Member of the Provincial Assembly of the Punjab
- In office 15 August 2018 – 14 January 2023
- Constituency: PP-198 Sahiwal-III
- In office 29 May 2013 – 31 May 2018

Personal details
- Born: 18 April 1973 (age 53) Sahiwal, Punjab, Pakistan
- Party: PMLN

= Muhammad Arshad Malik =

Pakistani politician

Muhammad Arshad Malik is a Pakistani politician who was a Member of the Provincial Assembly of the Punjab, from May 2013 to May 2018 and from August 2018 to January 2023.
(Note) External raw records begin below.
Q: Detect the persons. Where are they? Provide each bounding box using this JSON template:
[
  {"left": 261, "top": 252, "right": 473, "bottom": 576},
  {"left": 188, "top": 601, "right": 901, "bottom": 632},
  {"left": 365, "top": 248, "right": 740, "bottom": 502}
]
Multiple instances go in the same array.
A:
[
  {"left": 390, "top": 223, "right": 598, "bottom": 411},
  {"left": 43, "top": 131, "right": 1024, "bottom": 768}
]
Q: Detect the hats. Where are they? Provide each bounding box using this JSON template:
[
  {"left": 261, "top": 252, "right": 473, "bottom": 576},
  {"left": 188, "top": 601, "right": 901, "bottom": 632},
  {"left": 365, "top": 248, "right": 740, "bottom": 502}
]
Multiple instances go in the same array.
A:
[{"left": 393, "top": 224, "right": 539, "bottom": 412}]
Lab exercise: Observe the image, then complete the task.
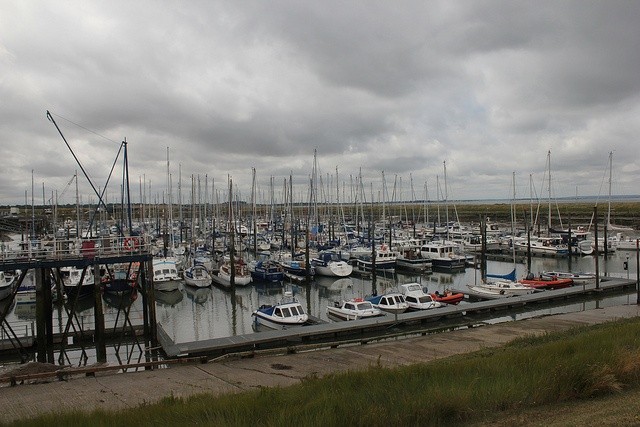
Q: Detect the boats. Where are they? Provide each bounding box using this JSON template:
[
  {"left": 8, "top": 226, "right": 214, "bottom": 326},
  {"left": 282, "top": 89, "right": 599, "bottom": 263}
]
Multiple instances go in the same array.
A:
[
  {"left": 250, "top": 287, "right": 312, "bottom": 330},
  {"left": 366, "top": 292, "right": 410, "bottom": 315},
  {"left": 1, "top": 251, "right": 17, "bottom": 301},
  {"left": 327, "top": 295, "right": 384, "bottom": 323}
]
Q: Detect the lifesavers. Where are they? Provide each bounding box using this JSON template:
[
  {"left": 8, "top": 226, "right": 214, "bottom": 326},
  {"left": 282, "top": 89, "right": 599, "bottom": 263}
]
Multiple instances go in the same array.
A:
[{"left": 124, "top": 236, "right": 139, "bottom": 250}]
==Early life and education==
He was born on 18 April 1973 in Sahiwal.

He has the degree of Bachelor of Arts and the degree of Bachelor of Laws which he received from Bahauddin Zakariya University in 2009.

==Political career==

He was elected to the Provincial Assembly of the Punjab as a candidate of Pakistan Muslim League (Nawaz) (PML-N) from Constituency PP-222 (Sahiwal-III) in the 2013 Pakistani general election.

He was re-elected to Provincial Assembly of the Punjab as a candidate of PML-N from Constituency PP-198 (Sahiwal-III) in the 2018 Pakistani general election. His son Hassan Ramzan is studying in Aitchison College.